Jason Mangone Headshot

Jason Mangone

Executive Director

Princeton, NJ

Jason Mangone is the Executive Director of More in Common US. He began his career as an infantry officer in the United States Marine Corps, and following his military service was a Research Associate at the Council on Foreign Relations. After graduate school Jason was Director of the Aspen Institute’s Franklin Project, an initiative to make a year of national service a common expectation for every young American. He led the Franklin Project’s merger with two other non-profit’s, resulting in the creation of the Service Year Alliance, where Jason was Chief Operating Officer.

He then spent a year helping to build New York City’s Department of Veterans’ Services as a Senior Advisor to the agency’s Commissioner. He co-authored the national best-selling book Leaders: Myth and Reality, which the Financial Times named a “Best Business Book of 2018.” His writing has also been published, among other outlets, in the Wall Street Journal, Huffington Post, Task & Purpose, and Philadelphia Inquirer. Most recently, Jason was CEO of Newbury Franklin Home Services, a niche home maintenance business.

He lives in Princeton, New Jersey with his wife Kara and their three kids, where he serves on the board of the Princeton Little League and is a volunteer firefighter, a pursuit meant to trick his children into thinking he’s still cool. He’s also on the board of New Politics, which recruits and trains military veterans and alumni of national service programs to run for elected office. He has a B.A. from Boston College and an M.A. in Global Affairs from Yale University.

Favorite MiC Finding:

Only 42% of Republicans thought Democrats would agree that “George Washington and Abraham Lincoln should be admired for their roles in American history,” while in fact 87% of Democrats agree with this statement. Similarly, only 35% of Democrats thought Republicans would agree that “Americans have a responsibility to learn from our past and fix our mistake,” while in fact 93% of Republicans agree with this statements—there were similar ‘perception gaps’ in questions related to leaders from the Civil Rights movement and the teaching of slavery and Jim Crow in American classrooms. 

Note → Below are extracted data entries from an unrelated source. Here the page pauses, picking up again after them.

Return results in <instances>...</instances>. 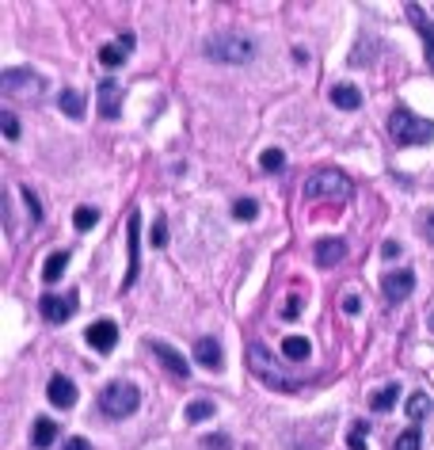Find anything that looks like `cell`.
Returning a JSON list of instances; mask_svg holds the SVG:
<instances>
[{
	"instance_id": "cell-1",
	"label": "cell",
	"mask_w": 434,
	"mask_h": 450,
	"mask_svg": "<svg viewBox=\"0 0 434 450\" xmlns=\"http://www.w3.org/2000/svg\"><path fill=\"white\" fill-rule=\"evenodd\" d=\"M202 54L221 65H244L256 58V42L244 39V35H232V31H221V35H210L202 42Z\"/></svg>"
},
{
	"instance_id": "cell-2",
	"label": "cell",
	"mask_w": 434,
	"mask_h": 450,
	"mask_svg": "<svg viewBox=\"0 0 434 450\" xmlns=\"http://www.w3.org/2000/svg\"><path fill=\"white\" fill-rule=\"evenodd\" d=\"M141 405V389L134 386V382H111V386H103L99 393V412L107 420H126V416H134Z\"/></svg>"
},
{
	"instance_id": "cell-3",
	"label": "cell",
	"mask_w": 434,
	"mask_h": 450,
	"mask_svg": "<svg viewBox=\"0 0 434 450\" xmlns=\"http://www.w3.org/2000/svg\"><path fill=\"white\" fill-rule=\"evenodd\" d=\"M248 367H252V374H256L263 386H271V389H282V393L301 389V382L290 378V374H282V367L271 359V351L263 348V343H252V348H248Z\"/></svg>"
},
{
	"instance_id": "cell-4",
	"label": "cell",
	"mask_w": 434,
	"mask_h": 450,
	"mask_svg": "<svg viewBox=\"0 0 434 450\" xmlns=\"http://www.w3.org/2000/svg\"><path fill=\"white\" fill-rule=\"evenodd\" d=\"M305 199L309 202H347L351 199V180H347L343 172H335V168H320V172H313L305 180Z\"/></svg>"
},
{
	"instance_id": "cell-5",
	"label": "cell",
	"mask_w": 434,
	"mask_h": 450,
	"mask_svg": "<svg viewBox=\"0 0 434 450\" xmlns=\"http://www.w3.org/2000/svg\"><path fill=\"white\" fill-rule=\"evenodd\" d=\"M389 138L396 145H423L434 138V123L400 107V111H392V118H389Z\"/></svg>"
},
{
	"instance_id": "cell-6",
	"label": "cell",
	"mask_w": 434,
	"mask_h": 450,
	"mask_svg": "<svg viewBox=\"0 0 434 450\" xmlns=\"http://www.w3.org/2000/svg\"><path fill=\"white\" fill-rule=\"evenodd\" d=\"M0 88H4V96H20V99H35V103H39L42 92H46V80L35 69L12 65V69L0 73Z\"/></svg>"
},
{
	"instance_id": "cell-7",
	"label": "cell",
	"mask_w": 434,
	"mask_h": 450,
	"mask_svg": "<svg viewBox=\"0 0 434 450\" xmlns=\"http://www.w3.org/2000/svg\"><path fill=\"white\" fill-rule=\"evenodd\" d=\"M126 252H130V267H126V279H122V290L134 286L141 271V214L137 210H130L126 218Z\"/></svg>"
},
{
	"instance_id": "cell-8",
	"label": "cell",
	"mask_w": 434,
	"mask_h": 450,
	"mask_svg": "<svg viewBox=\"0 0 434 450\" xmlns=\"http://www.w3.org/2000/svg\"><path fill=\"white\" fill-rule=\"evenodd\" d=\"M39 313L46 317L50 324H65L73 313H77V290H69V294H42L39 298Z\"/></svg>"
},
{
	"instance_id": "cell-9",
	"label": "cell",
	"mask_w": 434,
	"mask_h": 450,
	"mask_svg": "<svg viewBox=\"0 0 434 450\" xmlns=\"http://www.w3.org/2000/svg\"><path fill=\"white\" fill-rule=\"evenodd\" d=\"M411 290H415V271H408V267L385 271V275H381V294H385V302H389V305L411 298Z\"/></svg>"
},
{
	"instance_id": "cell-10",
	"label": "cell",
	"mask_w": 434,
	"mask_h": 450,
	"mask_svg": "<svg viewBox=\"0 0 434 450\" xmlns=\"http://www.w3.org/2000/svg\"><path fill=\"white\" fill-rule=\"evenodd\" d=\"M84 340H88V348H92V351H99V355H111V351H115V343H118V324L111 321V317H103V321L88 324V332H84Z\"/></svg>"
},
{
	"instance_id": "cell-11",
	"label": "cell",
	"mask_w": 434,
	"mask_h": 450,
	"mask_svg": "<svg viewBox=\"0 0 434 450\" xmlns=\"http://www.w3.org/2000/svg\"><path fill=\"white\" fill-rule=\"evenodd\" d=\"M46 397H50L54 408H73L77 405V386H73V378H65V374H54L50 386H46Z\"/></svg>"
},
{
	"instance_id": "cell-12",
	"label": "cell",
	"mask_w": 434,
	"mask_h": 450,
	"mask_svg": "<svg viewBox=\"0 0 434 450\" xmlns=\"http://www.w3.org/2000/svg\"><path fill=\"white\" fill-rule=\"evenodd\" d=\"M96 103H99V115L103 118H118L122 115V88H118L115 80H99Z\"/></svg>"
},
{
	"instance_id": "cell-13",
	"label": "cell",
	"mask_w": 434,
	"mask_h": 450,
	"mask_svg": "<svg viewBox=\"0 0 434 450\" xmlns=\"http://www.w3.org/2000/svg\"><path fill=\"white\" fill-rule=\"evenodd\" d=\"M343 256H347V241H339V237H324L313 248L316 267H335V264H343Z\"/></svg>"
},
{
	"instance_id": "cell-14",
	"label": "cell",
	"mask_w": 434,
	"mask_h": 450,
	"mask_svg": "<svg viewBox=\"0 0 434 450\" xmlns=\"http://www.w3.org/2000/svg\"><path fill=\"white\" fill-rule=\"evenodd\" d=\"M137 46L134 35H122L118 42H107V46H99V65H107V69H118L122 61L130 58V50Z\"/></svg>"
},
{
	"instance_id": "cell-15",
	"label": "cell",
	"mask_w": 434,
	"mask_h": 450,
	"mask_svg": "<svg viewBox=\"0 0 434 450\" xmlns=\"http://www.w3.org/2000/svg\"><path fill=\"white\" fill-rule=\"evenodd\" d=\"M194 359L202 363L206 370H221L225 351H221V343H217L213 336H198V340H194Z\"/></svg>"
},
{
	"instance_id": "cell-16",
	"label": "cell",
	"mask_w": 434,
	"mask_h": 450,
	"mask_svg": "<svg viewBox=\"0 0 434 450\" xmlns=\"http://www.w3.org/2000/svg\"><path fill=\"white\" fill-rule=\"evenodd\" d=\"M408 20L415 23V31H419L423 46H427V61H430V69H434V23L427 20V12H423L419 4H408Z\"/></svg>"
},
{
	"instance_id": "cell-17",
	"label": "cell",
	"mask_w": 434,
	"mask_h": 450,
	"mask_svg": "<svg viewBox=\"0 0 434 450\" xmlns=\"http://www.w3.org/2000/svg\"><path fill=\"white\" fill-rule=\"evenodd\" d=\"M153 355H156L160 363H164L168 370L175 374V378H187V374H191V367H187V359H183V355H179L175 348H172V343H164V340H153Z\"/></svg>"
},
{
	"instance_id": "cell-18",
	"label": "cell",
	"mask_w": 434,
	"mask_h": 450,
	"mask_svg": "<svg viewBox=\"0 0 434 450\" xmlns=\"http://www.w3.org/2000/svg\"><path fill=\"white\" fill-rule=\"evenodd\" d=\"M31 443L39 450L54 446V443H58V424H54L50 416H39V420H35V427H31Z\"/></svg>"
},
{
	"instance_id": "cell-19",
	"label": "cell",
	"mask_w": 434,
	"mask_h": 450,
	"mask_svg": "<svg viewBox=\"0 0 434 450\" xmlns=\"http://www.w3.org/2000/svg\"><path fill=\"white\" fill-rule=\"evenodd\" d=\"M332 103L339 111H358V107H362V92H358L354 84H335V88H332Z\"/></svg>"
},
{
	"instance_id": "cell-20",
	"label": "cell",
	"mask_w": 434,
	"mask_h": 450,
	"mask_svg": "<svg viewBox=\"0 0 434 450\" xmlns=\"http://www.w3.org/2000/svg\"><path fill=\"white\" fill-rule=\"evenodd\" d=\"M309 355H313V343H309L305 336H286V340H282V359H290V363H305Z\"/></svg>"
},
{
	"instance_id": "cell-21",
	"label": "cell",
	"mask_w": 434,
	"mask_h": 450,
	"mask_svg": "<svg viewBox=\"0 0 434 450\" xmlns=\"http://www.w3.org/2000/svg\"><path fill=\"white\" fill-rule=\"evenodd\" d=\"M65 267H69V252H50L46 264H42V279H46V283H58Z\"/></svg>"
},
{
	"instance_id": "cell-22",
	"label": "cell",
	"mask_w": 434,
	"mask_h": 450,
	"mask_svg": "<svg viewBox=\"0 0 434 450\" xmlns=\"http://www.w3.org/2000/svg\"><path fill=\"white\" fill-rule=\"evenodd\" d=\"M58 107H61L69 118H80V115H84V92H77V88H65L61 96H58Z\"/></svg>"
},
{
	"instance_id": "cell-23",
	"label": "cell",
	"mask_w": 434,
	"mask_h": 450,
	"mask_svg": "<svg viewBox=\"0 0 434 450\" xmlns=\"http://www.w3.org/2000/svg\"><path fill=\"white\" fill-rule=\"evenodd\" d=\"M427 412H430V393L427 389H415L408 397V420H411V424H419Z\"/></svg>"
},
{
	"instance_id": "cell-24",
	"label": "cell",
	"mask_w": 434,
	"mask_h": 450,
	"mask_svg": "<svg viewBox=\"0 0 434 450\" xmlns=\"http://www.w3.org/2000/svg\"><path fill=\"white\" fill-rule=\"evenodd\" d=\"M396 397H400V386H396V382H389V386H381V389L373 393L370 405H373V412H389V408L396 405Z\"/></svg>"
},
{
	"instance_id": "cell-25",
	"label": "cell",
	"mask_w": 434,
	"mask_h": 450,
	"mask_svg": "<svg viewBox=\"0 0 434 450\" xmlns=\"http://www.w3.org/2000/svg\"><path fill=\"white\" fill-rule=\"evenodd\" d=\"M96 221H99L96 206H77V210H73V225H77V233H88Z\"/></svg>"
},
{
	"instance_id": "cell-26",
	"label": "cell",
	"mask_w": 434,
	"mask_h": 450,
	"mask_svg": "<svg viewBox=\"0 0 434 450\" xmlns=\"http://www.w3.org/2000/svg\"><path fill=\"white\" fill-rule=\"evenodd\" d=\"M259 168L263 172H282V168H286V153H282V149H263Z\"/></svg>"
},
{
	"instance_id": "cell-27",
	"label": "cell",
	"mask_w": 434,
	"mask_h": 450,
	"mask_svg": "<svg viewBox=\"0 0 434 450\" xmlns=\"http://www.w3.org/2000/svg\"><path fill=\"white\" fill-rule=\"evenodd\" d=\"M419 446H423V431L419 427L400 431V435H396V443H392V450H419Z\"/></svg>"
},
{
	"instance_id": "cell-28",
	"label": "cell",
	"mask_w": 434,
	"mask_h": 450,
	"mask_svg": "<svg viewBox=\"0 0 434 450\" xmlns=\"http://www.w3.org/2000/svg\"><path fill=\"white\" fill-rule=\"evenodd\" d=\"M213 416V401H191L187 405V420L191 424H202V420H210Z\"/></svg>"
},
{
	"instance_id": "cell-29",
	"label": "cell",
	"mask_w": 434,
	"mask_h": 450,
	"mask_svg": "<svg viewBox=\"0 0 434 450\" xmlns=\"http://www.w3.org/2000/svg\"><path fill=\"white\" fill-rule=\"evenodd\" d=\"M256 214H259V202H256V199H237V202H232V218L252 221Z\"/></svg>"
},
{
	"instance_id": "cell-30",
	"label": "cell",
	"mask_w": 434,
	"mask_h": 450,
	"mask_svg": "<svg viewBox=\"0 0 434 450\" xmlns=\"http://www.w3.org/2000/svg\"><path fill=\"white\" fill-rule=\"evenodd\" d=\"M20 195L27 202V214H31V225H39L42 221V206H39V199H35V191H31V187H20Z\"/></svg>"
},
{
	"instance_id": "cell-31",
	"label": "cell",
	"mask_w": 434,
	"mask_h": 450,
	"mask_svg": "<svg viewBox=\"0 0 434 450\" xmlns=\"http://www.w3.org/2000/svg\"><path fill=\"white\" fill-rule=\"evenodd\" d=\"M0 130H4V138H20V118L12 115V111H0Z\"/></svg>"
},
{
	"instance_id": "cell-32",
	"label": "cell",
	"mask_w": 434,
	"mask_h": 450,
	"mask_svg": "<svg viewBox=\"0 0 434 450\" xmlns=\"http://www.w3.org/2000/svg\"><path fill=\"white\" fill-rule=\"evenodd\" d=\"M168 245V218L164 214H156V221H153V248H164Z\"/></svg>"
},
{
	"instance_id": "cell-33",
	"label": "cell",
	"mask_w": 434,
	"mask_h": 450,
	"mask_svg": "<svg viewBox=\"0 0 434 450\" xmlns=\"http://www.w3.org/2000/svg\"><path fill=\"white\" fill-rule=\"evenodd\" d=\"M347 446L366 450V424H351V431H347Z\"/></svg>"
},
{
	"instance_id": "cell-34",
	"label": "cell",
	"mask_w": 434,
	"mask_h": 450,
	"mask_svg": "<svg viewBox=\"0 0 434 450\" xmlns=\"http://www.w3.org/2000/svg\"><path fill=\"white\" fill-rule=\"evenodd\" d=\"M202 446L206 450H229V439H225V435H206Z\"/></svg>"
},
{
	"instance_id": "cell-35",
	"label": "cell",
	"mask_w": 434,
	"mask_h": 450,
	"mask_svg": "<svg viewBox=\"0 0 434 450\" xmlns=\"http://www.w3.org/2000/svg\"><path fill=\"white\" fill-rule=\"evenodd\" d=\"M358 309H362V302H358V294H347V298H343V313H347V317H354Z\"/></svg>"
},
{
	"instance_id": "cell-36",
	"label": "cell",
	"mask_w": 434,
	"mask_h": 450,
	"mask_svg": "<svg viewBox=\"0 0 434 450\" xmlns=\"http://www.w3.org/2000/svg\"><path fill=\"white\" fill-rule=\"evenodd\" d=\"M297 313H301V302H297V298H290V302L282 305V317H286V321H294Z\"/></svg>"
},
{
	"instance_id": "cell-37",
	"label": "cell",
	"mask_w": 434,
	"mask_h": 450,
	"mask_svg": "<svg viewBox=\"0 0 434 450\" xmlns=\"http://www.w3.org/2000/svg\"><path fill=\"white\" fill-rule=\"evenodd\" d=\"M381 256H385V260H396V256H400V245H396V241H385V245H381Z\"/></svg>"
},
{
	"instance_id": "cell-38",
	"label": "cell",
	"mask_w": 434,
	"mask_h": 450,
	"mask_svg": "<svg viewBox=\"0 0 434 450\" xmlns=\"http://www.w3.org/2000/svg\"><path fill=\"white\" fill-rule=\"evenodd\" d=\"M61 450H92V443H88V439H80V435H77V439H69V443H65Z\"/></svg>"
},
{
	"instance_id": "cell-39",
	"label": "cell",
	"mask_w": 434,
	"mask_h": 450,
	"mask_svg": "<svg viewBox=\"0 0 434 450\" xmlns=\"http://www.w3.org/2000/svg\"><path fill=\"white\" fill-rule=\"evenodd\" d=\"M419 229L427 233V241H430V245H434V210L427 214V218H423V225H419Z\"/></svg>"
},
{
	"instance_id": "cell-40",
	"label": "cell",
	"mask_w": 434,
	"mask_h": 450,
	"mask_svg": "<svg viewBox=\"0 0 434 450\" xmlns=\"http://www.w3.org/2000/svg\"><path fill=\"white\" fill-rule=\"evenodd\" d=\"M430 332H434V313H430Z\"/></svg>"
}]
</instances>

- Defusing the History Wars

 

Why: While the teaching of history has been subsumed by the culture war, the reality is that most Americans agree with a consensus view that America has a complex history—one where both ugly errors and points of shared pride sit side-by-side. The public narrative suggests that most Americans aren’t intelligent enough to hold two opposing thoughts in their minds at once, and this perception is simply untrue.